EXERCISE DESCRIPTION ->
In the entries below, find each line with the word "camera" and pull it out.

DATASET RECORDS ->
------

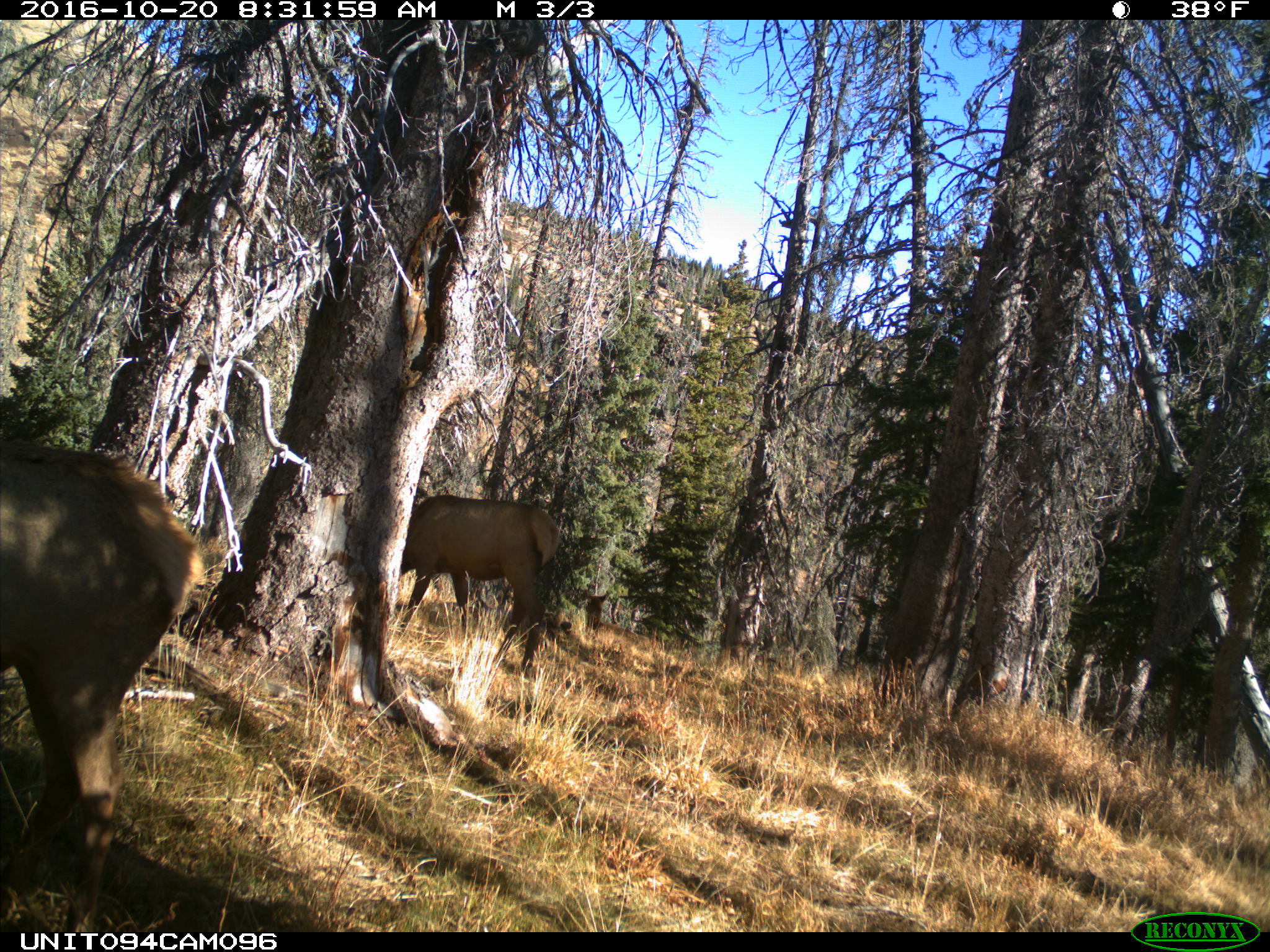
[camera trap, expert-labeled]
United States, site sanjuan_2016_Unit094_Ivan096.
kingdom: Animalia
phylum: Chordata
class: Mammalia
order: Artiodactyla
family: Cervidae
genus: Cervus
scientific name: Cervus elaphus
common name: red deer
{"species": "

------

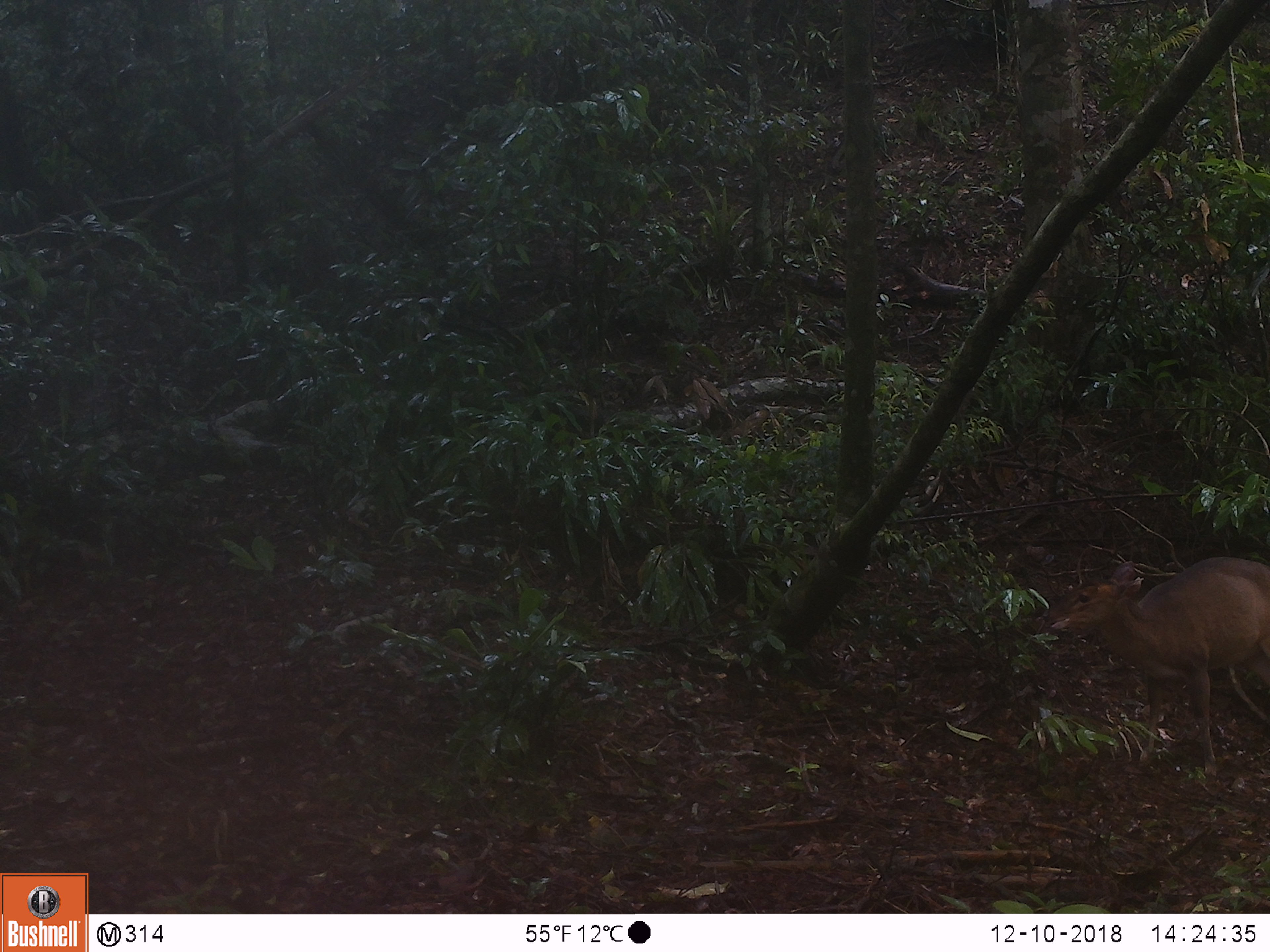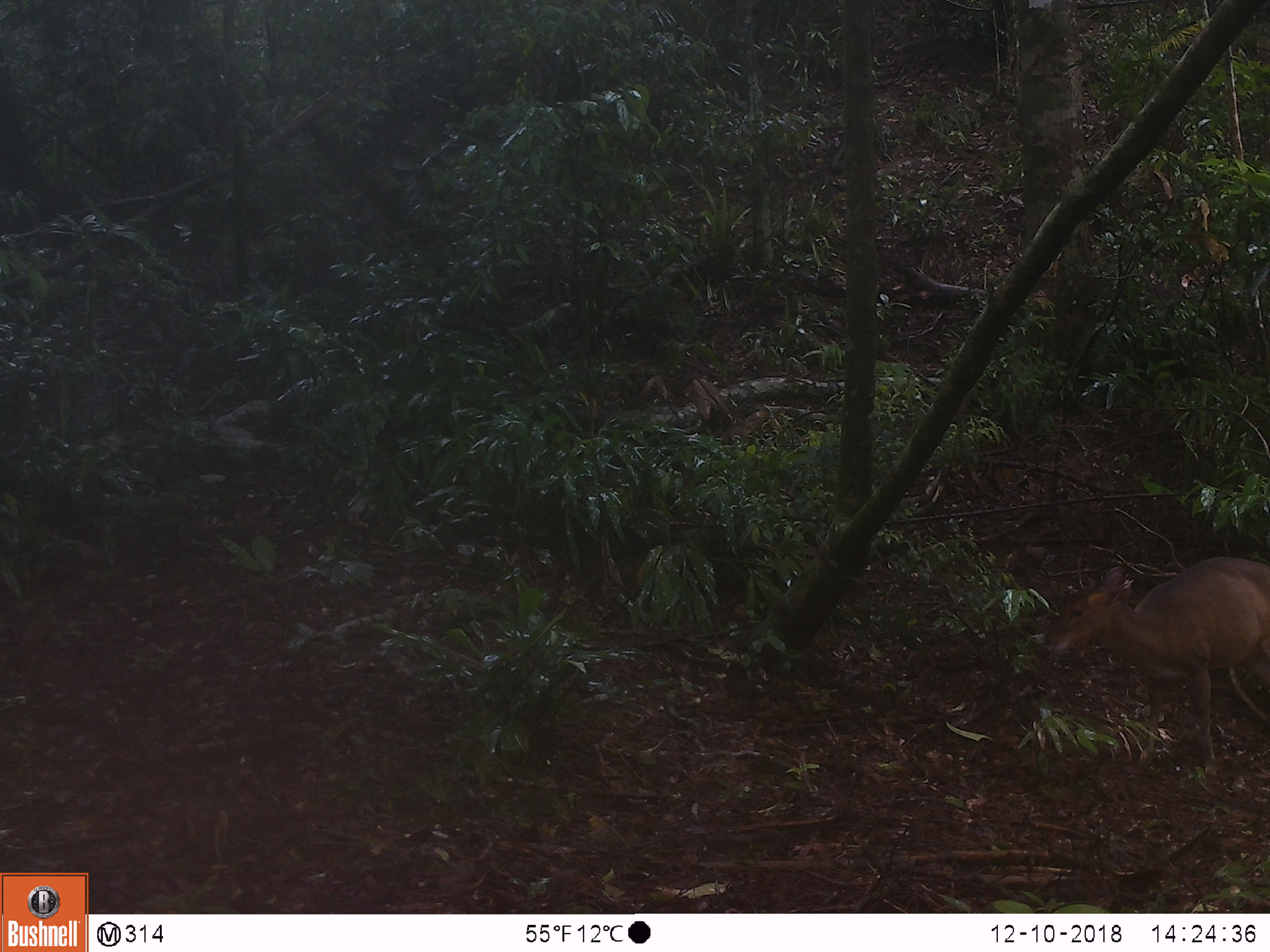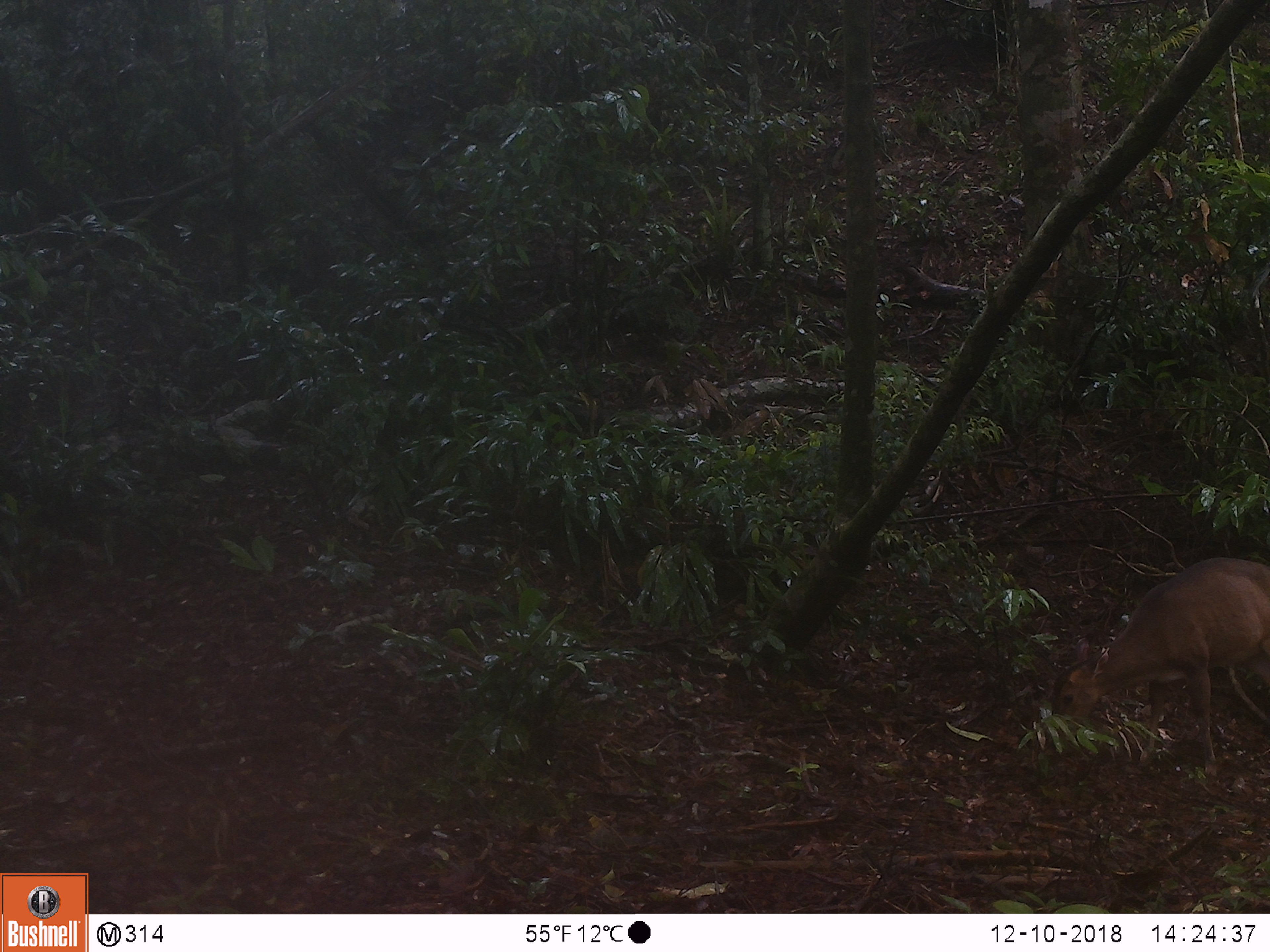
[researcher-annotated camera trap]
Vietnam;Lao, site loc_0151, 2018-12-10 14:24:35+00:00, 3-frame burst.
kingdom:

------

ANSWER TO THIS TASK ->
[camera trap, expert-labeled]
[researcher-annotated camera trap]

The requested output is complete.